映画ライター・福本ジローによる、ハリウッドの大作から日本映画の小品までスポットを当てる新作映画専門批評サイト。

ワン チャンス

otello2014-01-18

ワン チャンス ONE CHANCE

監督 デイヴィッド・フランケル
出演 ジェームズ・コーデン/ジュリー・ウォルターズ/コルム・ミーニイ/アレクサンドラ・ローチ
ナンバー 10
批評 ネタばれ注意! 結末に触れています

デブでのろまないじめられっ子、でも歌には自信がある。人前に出るとガチガチに緊張するけれど、その声は聴衆の心をつかんで離さない。にもかかわらず大切な時に失敗したり不運に見舞われたり、幸運の女神はなかなか彼に微笑まない。物語はオペラ歌手を目指す青年が、数々の試練を乗り越えて夢を叶えるまでを描く。目の前に道が開けているのに躊躇してしまう、そんなとき背中を押してくれるのは友人や家族といった身近な存在。誰しも一人では生きていけない、つらい時、苦しい時に支えてもらえる人がいるからこそ、人生は豊かになるとこの作品は訴える。

オペラおたくのポールはいつしかステージに立ちたいと願っているが、ケータイショップのバイトに甘んじる日々。ある日、恋人のジュルスと店長のブラドンに促され素人コンテストに出場、優勝賞金を得てベニスのオペラ専門学校に短期留学する。
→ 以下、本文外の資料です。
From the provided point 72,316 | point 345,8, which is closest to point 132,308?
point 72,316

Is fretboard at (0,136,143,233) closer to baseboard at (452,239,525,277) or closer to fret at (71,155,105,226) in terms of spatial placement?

世界中から集まったプロ志望の学生の中でポールは実力を認められ、美しいクラスメート・アレッサンドラとのデュエットの練習に勤しむ。石造りの古い建物と縦横に流れる運河を行き交うゴンドラといったオペラの舞台と変わらぬたたずまいのベニス、そこでのロケが非常に官能的だ。数多の若者が胸にあふれる情熱を吐露し、ある時は成功者の歓喜を、ある時は失意の嘆きを聞いてきたであろう歴史的な街並みがプッチーニの名曲とシンクロし、映画の魅力を増幅させていた。

◆ネタばれ注意! 以下 結末に触れています◆

しかし、パバロッティに酷評され帰国したポールは、ジュルスとの仲も壊れたまま望まぬ暮らしに身を浸す。それでも彼女に自分の気持ちを伝えるときにラブソングを放吟するなど、歌を捨てきれない。結婚後もたびたびのチャンスをことごとく急病や事故でフイにするポール。そのたびにジュルスやブラドン、両親に励まされ再起を図る。だが、やはり最後は本人がどれだけ熱い思いを抱いているかにかかってくる。そのあたりを肩肘張った根性モノにせず、コミカルに処理したところがに好感が持てた。